#### [Given instruction]
Render the lines starting at the one containing "What distance from" and ending with the last of the records as a Markdown table with the columns Row and Line, with blank lines omitted.

#### [Input records]
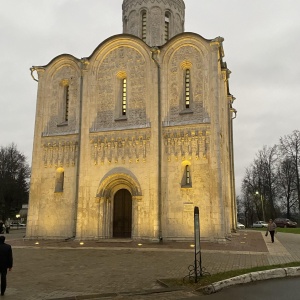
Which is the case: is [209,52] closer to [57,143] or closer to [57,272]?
[57,143]

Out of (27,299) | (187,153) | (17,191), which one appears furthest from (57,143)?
(17,191)

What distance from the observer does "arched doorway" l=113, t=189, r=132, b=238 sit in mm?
22469

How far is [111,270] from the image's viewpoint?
36.2 feet

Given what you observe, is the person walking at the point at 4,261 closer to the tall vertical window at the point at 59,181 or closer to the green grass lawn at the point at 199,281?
the green grass lawn at the point at 199,281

#### [Problem solution]
| Row | Line |
|---|---|
| 1 | What distance from the observer does "arched doorway" l=113, t=189, r=132, b=238 sit in mm? |
| 2 | 22469 |
| 3 | How far is [111,270] from the image's viewpoint? |
| 4 | 36.2 feet |
| 5 | Given what you observe, is the person walking at the point at 4,261 closer to the tall vertical window at the point at 59,181 or closer to the green grass lawn at the point at 199,281? |
| 6 | the green grass lawn at the point at 199,281 |